* [Work required]: Using the records below, quote only the span that opens with the line containing "مطعم هولندى يصمم" and closes with the line containing "Askuri Georgia snowshoe", exactly and inclusively.

* [Dataset]:
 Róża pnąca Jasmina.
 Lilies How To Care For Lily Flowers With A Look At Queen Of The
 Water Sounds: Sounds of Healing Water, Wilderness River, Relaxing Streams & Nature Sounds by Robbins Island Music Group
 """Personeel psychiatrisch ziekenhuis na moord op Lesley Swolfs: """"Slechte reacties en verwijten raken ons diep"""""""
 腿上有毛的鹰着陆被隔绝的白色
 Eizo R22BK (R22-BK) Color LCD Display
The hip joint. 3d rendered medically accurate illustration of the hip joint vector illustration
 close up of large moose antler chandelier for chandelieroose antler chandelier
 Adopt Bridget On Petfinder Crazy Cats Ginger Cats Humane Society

* * *

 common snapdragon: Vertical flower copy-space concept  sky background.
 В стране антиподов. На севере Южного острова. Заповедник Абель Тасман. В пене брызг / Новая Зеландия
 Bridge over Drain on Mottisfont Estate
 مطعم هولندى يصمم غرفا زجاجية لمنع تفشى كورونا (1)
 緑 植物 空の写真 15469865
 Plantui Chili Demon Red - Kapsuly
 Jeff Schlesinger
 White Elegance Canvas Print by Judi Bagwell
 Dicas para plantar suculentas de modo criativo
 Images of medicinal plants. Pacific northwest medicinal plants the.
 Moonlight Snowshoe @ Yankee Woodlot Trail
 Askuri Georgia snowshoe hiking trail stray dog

* [Problem solution]:
 مطعم هولندى يصمم غرفا زجاجية لمنع تفشى كورونا (1)
 緑 植物 空の写真 15469865
 Plantui Chili Demon Red - Kapsuly
 Jeff Schlesinger
 White Elegance Canvas Print by Judi Bagwell
 Dicas para plantar suculentas de modo criativo
 Images of medicinal plants. Pacific northwest medicinal plants the.
 Moonlight Snowshoe @ Yankee Woodlot Trail
 Askuri Georgia snowshoe hiking trail stray dog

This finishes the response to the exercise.